Qwen3.5-4B — Wanda-Pruned + Distilled (MLP 9216→7808), Sharded

A structurally MLP-pruned and knowledge-distilled derivative of Qwen/Qwen3.5-4B, saved as 16 safetensors shards (~ 7.9 GB, bf16). The SwiGLU MLP intermediate dimension is reduced 9216 → 7808 (~15.3% MLP pruning, a 128-multiple for kernel alignment) via Wanda importance scoring, then recovered with logit-level knowledge distillation from the original bf16 model (and a LoRA recovery pass).

⚠️ Research artifact. Pruning measurably reduced instruction-following ability (IFEval ~0.87 → ~0.71; see Limitations). Best used as a smaller, faster base for further fine-tuning — not as a faithful drop-in replacement for the parent on instruction- or format-strict tasks.

Model Details

Model Description

This checkpoint takes the hybrid (linear-attention + full-attention) Qwen3.5-4B, narrows every SwiGLU MLP block's intermediate width from 9216 to 7808 by keeping the top-scoring channels under the Wanda criterion (|W| · ‖X‖₂), and re-trains the slimmed model to track the original via knowledge distillation. Attention layers, the embedding, and the tied LM head are left unpruned.

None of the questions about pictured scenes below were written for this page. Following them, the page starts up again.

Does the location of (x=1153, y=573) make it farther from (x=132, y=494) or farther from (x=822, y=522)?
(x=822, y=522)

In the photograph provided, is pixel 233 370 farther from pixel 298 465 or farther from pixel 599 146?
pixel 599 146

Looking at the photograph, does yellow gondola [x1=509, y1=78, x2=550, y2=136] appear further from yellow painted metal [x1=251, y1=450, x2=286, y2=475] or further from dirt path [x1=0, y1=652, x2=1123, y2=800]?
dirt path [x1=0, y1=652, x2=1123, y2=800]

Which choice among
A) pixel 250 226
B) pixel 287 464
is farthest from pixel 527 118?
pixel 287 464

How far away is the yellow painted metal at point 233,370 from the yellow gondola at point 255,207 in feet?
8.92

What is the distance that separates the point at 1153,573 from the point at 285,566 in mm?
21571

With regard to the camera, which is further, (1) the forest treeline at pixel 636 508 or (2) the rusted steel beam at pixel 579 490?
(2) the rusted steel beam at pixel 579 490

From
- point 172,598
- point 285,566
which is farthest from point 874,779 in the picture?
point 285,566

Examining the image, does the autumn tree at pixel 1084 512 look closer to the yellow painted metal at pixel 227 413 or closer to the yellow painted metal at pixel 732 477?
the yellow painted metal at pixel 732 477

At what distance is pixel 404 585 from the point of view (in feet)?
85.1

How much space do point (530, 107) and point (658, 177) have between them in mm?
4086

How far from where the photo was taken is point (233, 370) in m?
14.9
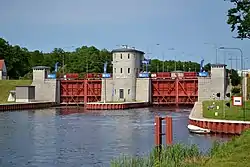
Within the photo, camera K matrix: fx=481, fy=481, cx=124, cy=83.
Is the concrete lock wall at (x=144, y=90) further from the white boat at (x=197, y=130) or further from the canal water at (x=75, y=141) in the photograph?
the white boat at (x=197, y=130)

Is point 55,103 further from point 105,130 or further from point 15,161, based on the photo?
point 15,161

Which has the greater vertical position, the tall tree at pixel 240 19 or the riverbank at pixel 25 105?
the tall tree at pixel 240 19

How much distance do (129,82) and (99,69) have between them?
3835cm

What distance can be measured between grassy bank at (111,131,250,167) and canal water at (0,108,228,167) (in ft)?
15.5

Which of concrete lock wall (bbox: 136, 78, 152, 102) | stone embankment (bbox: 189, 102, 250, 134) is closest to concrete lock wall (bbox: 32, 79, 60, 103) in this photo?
concrete lock wall (bbox: 136, 78, 152, 102)

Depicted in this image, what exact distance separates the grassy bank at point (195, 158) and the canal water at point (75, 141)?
472 cm

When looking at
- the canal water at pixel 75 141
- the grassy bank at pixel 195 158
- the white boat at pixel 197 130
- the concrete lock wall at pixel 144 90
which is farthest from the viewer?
the concrete lock wall at pixel 144 90

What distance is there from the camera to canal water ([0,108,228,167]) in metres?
22.5

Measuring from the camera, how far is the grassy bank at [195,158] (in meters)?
13.0

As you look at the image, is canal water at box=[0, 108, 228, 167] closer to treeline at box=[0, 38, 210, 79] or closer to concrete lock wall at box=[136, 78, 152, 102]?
concrete lock wall at box=[136, 78, 152, 102]

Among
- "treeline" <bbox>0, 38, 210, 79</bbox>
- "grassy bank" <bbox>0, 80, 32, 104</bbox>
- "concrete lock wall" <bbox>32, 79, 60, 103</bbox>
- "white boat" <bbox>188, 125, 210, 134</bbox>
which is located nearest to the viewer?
"white boat" <bbox>188, 125, 210, 134</bbox>

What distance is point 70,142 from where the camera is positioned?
29.0m

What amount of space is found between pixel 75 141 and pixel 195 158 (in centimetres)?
1425

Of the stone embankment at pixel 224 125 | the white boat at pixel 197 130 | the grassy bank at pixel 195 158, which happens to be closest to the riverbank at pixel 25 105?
the white boat at pixel 197 130
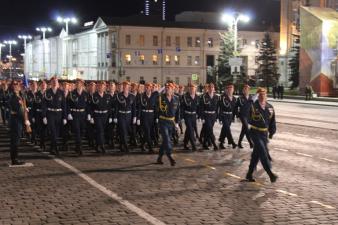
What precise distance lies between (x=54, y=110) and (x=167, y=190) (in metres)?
6.31

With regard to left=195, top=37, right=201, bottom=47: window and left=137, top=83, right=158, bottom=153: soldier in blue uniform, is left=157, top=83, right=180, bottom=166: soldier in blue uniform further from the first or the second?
left=195, top=37, right=201, bottom=47: window

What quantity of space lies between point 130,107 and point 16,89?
154 inches

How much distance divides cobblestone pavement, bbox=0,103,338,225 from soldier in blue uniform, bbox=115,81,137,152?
598mm

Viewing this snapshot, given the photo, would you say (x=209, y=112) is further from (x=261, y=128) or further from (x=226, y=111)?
(x=261, y=128)

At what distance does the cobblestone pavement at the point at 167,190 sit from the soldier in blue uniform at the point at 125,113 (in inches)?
23.5

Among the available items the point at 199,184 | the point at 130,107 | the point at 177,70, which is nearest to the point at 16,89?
the point at 130,107

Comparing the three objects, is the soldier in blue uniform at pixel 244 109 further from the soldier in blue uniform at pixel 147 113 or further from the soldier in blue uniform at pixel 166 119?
the soldier in blue uniform at pixel 166 119

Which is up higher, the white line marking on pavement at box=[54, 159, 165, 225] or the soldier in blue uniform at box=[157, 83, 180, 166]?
the soldier in blue uniform at box=[157, 83, 180, 166]

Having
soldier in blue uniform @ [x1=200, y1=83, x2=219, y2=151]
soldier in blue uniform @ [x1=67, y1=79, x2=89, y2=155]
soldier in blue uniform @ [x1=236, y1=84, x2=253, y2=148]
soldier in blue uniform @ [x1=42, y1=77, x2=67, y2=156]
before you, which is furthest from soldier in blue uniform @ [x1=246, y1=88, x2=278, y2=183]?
soldier in blue uniform @ [x1=42, y1=77, x2=67, y2=156]

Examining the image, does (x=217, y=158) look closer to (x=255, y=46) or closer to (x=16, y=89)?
(x=16, y=89)

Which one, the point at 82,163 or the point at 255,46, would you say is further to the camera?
the point at 255,46

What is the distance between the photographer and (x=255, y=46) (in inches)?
3976

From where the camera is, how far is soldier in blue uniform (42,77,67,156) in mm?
16047

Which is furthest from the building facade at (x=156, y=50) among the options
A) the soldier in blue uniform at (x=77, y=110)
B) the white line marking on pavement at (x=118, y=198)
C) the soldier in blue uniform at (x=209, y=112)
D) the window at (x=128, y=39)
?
the white line marking on pavement at (x=118, y=198)
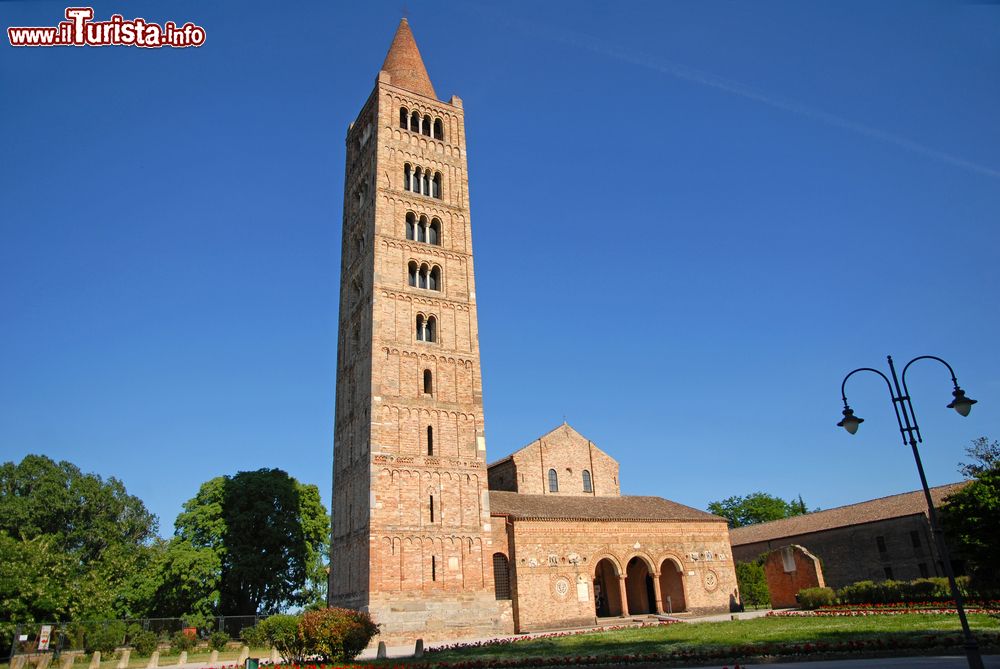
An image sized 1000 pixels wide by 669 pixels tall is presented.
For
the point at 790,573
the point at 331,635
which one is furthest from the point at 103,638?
the point at 790,573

Developed by: [Suraj Sharan]
Funded by [optional]: [N/A]
Shared by [optional]: [Suraj Sharan]
Model type: Decoder-only causal LM, hybrid attention (linear + full), structurally pruned + distilled
Language(s) (NLP): English (pruning/distillation data was English; other languages inherited from the parent and untested here)
License: Inherits the Qwen3.5-4B license as a derivative (set to the base model's terms; do not relicense to MIT without confirming compatibility)
Finetuned from model [optional]: Qwen/Qwen3.5-4B

Model Sources [optional]

Repository: [More Information Needed]
Paper [optional]: N/A
Demo [optional]: N/A

Uses

Direct Use

General-purpose text generation and research on structured pruning + distillation of small hybrid LLMs.

Downstream Use [optional]

A lighter base for task-specific fine-tuning. A short instruction-following SFT/DPO pass is recommended before assistant-style use to recover the pruning regression.

Out-of-Scope Use

Not a faithful substitute for Qwen3.5-4B on strict instruction-following, exact-format output, or safety-critical applications, given the measured IFEval regression.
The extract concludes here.